O senador Bernie Sanders é, aos 74 anos, a surpresa da pré-campanha à presidência dos Estados Unidos. Sanders define-se e age como político de centro-esquerda e ataca a ganância do mundo financeiro e os defeitos do capitalismo, coisas que os americanos não gostam muito de abordar.
Em debate recente, o democrata disse que a questão que o atormenta é "o colapso da classe média". Nenhum candidato brasileiro chegaria a esse nível de sinceridade. Ninguém se apresentaria preocupado com os dramas da classe média, quando tudo que se fala aqui é, genericamente, pelo povo e em nome do povo. Classe média é palavrão no Brasil.
Ex-miseráveis, pobres, remediados, nova classe média - todos estão alarmados com a degradação econômica agravada pela crise política. E empobrecem na medida em que o confronto ameaça destruir não só o governo, mas a economia, porque esse é o grande projeto da oposição.
Os mais deprimidos pela ausência de perspectiva imediata de recuperação de confiança, de poder de compra e de autoestima são os sobreviventes da velha classe média. A classe média esculachada por Marilena Chauí, que a considera conservadora, interesseira e indecisa politicamente, perdeu o pai e a mãe.

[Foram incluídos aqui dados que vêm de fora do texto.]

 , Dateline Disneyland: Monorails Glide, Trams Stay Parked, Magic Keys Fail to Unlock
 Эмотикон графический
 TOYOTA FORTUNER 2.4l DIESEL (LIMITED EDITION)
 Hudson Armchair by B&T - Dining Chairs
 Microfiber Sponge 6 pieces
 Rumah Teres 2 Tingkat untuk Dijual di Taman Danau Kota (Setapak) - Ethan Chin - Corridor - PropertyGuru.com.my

A classe média, que gestou as utopias da esquerda, que ergueu e sustentou o petismo e há pelo menos uma década não sabe o que fazer com suas demandas e palpitações, entrou em colapso.

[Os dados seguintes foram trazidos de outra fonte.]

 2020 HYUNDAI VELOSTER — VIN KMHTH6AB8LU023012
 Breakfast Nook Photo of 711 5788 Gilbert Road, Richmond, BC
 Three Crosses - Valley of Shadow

Não consegue pagar a faculdade do filho, tira o adolescente da escola particular, planeja abandonar o plano de saúde, corta a TV a cabo, desliga o ar-condicionado, volta para o carro 1.0, vê seu FGTS ser transferido para empreiteiras em nome de obras ditas sociais, paga cada vez mais Imposto de Renda e se pergunta sobre quem, afinal, a representa.
Que parentesco essa classe média ainda tem com aquela classe média da resistência à ditadura, da redemocratização e dos caras-pintadas? O que sobrou dos projetos progressistas dessa classe média frustrada e empobrecida?
Em abril, o novo presidente do Instituto de Pesquisa Econômica Aplicada, Jessé Souza, anunciou a realização de um estudo para decifrar o Brasil. Disse que há muito não se tenta entender o que é e o que quer o brasileiro. E falou do que, vai e volta, só os sociólogos falam - falou de classe sociais. Disse que pretendia fazer um "estudo compreensivo sobre as classes sociais" e que "a sociedade brasileira sempre fez política para a classe média".
Estudos baseados em estatísticas ajudam a decifrar o país, mas são insuficientes para entrar na cabeça dos atormentados de hoje. O que se passa na cabeça da classe média brasileira?
Que sentimento de abandono atormenta os que já não sabem quem, por delegação política, fala em seus nomes? Que posição ocupam nas hierarquias da classe média questões consagradas por seu ativismo, como distribuição de renda, políticas afirmativas, ética e diversidade?
A classe média perdeu o ânimo. As alianças pelo poder, a corrupção, o desencanto com a militância, a crise econômica, o estresse político, tudo a confronta com o esboroamento das suas mais caras ilusões.
Alguém que, aos de 19 anos, em 1992, ajudou a derrubar Collor tem hoje 42. Pode até estar desejando a queda de Dilma, mas sabe que os tucanos não têm ombros para carregar seus sonhos, que a direita tenta de novo vampirizar suas desconfianças e que talvez o Brasil mereça mesmo alguém com as provocações de um Bernie Sanders.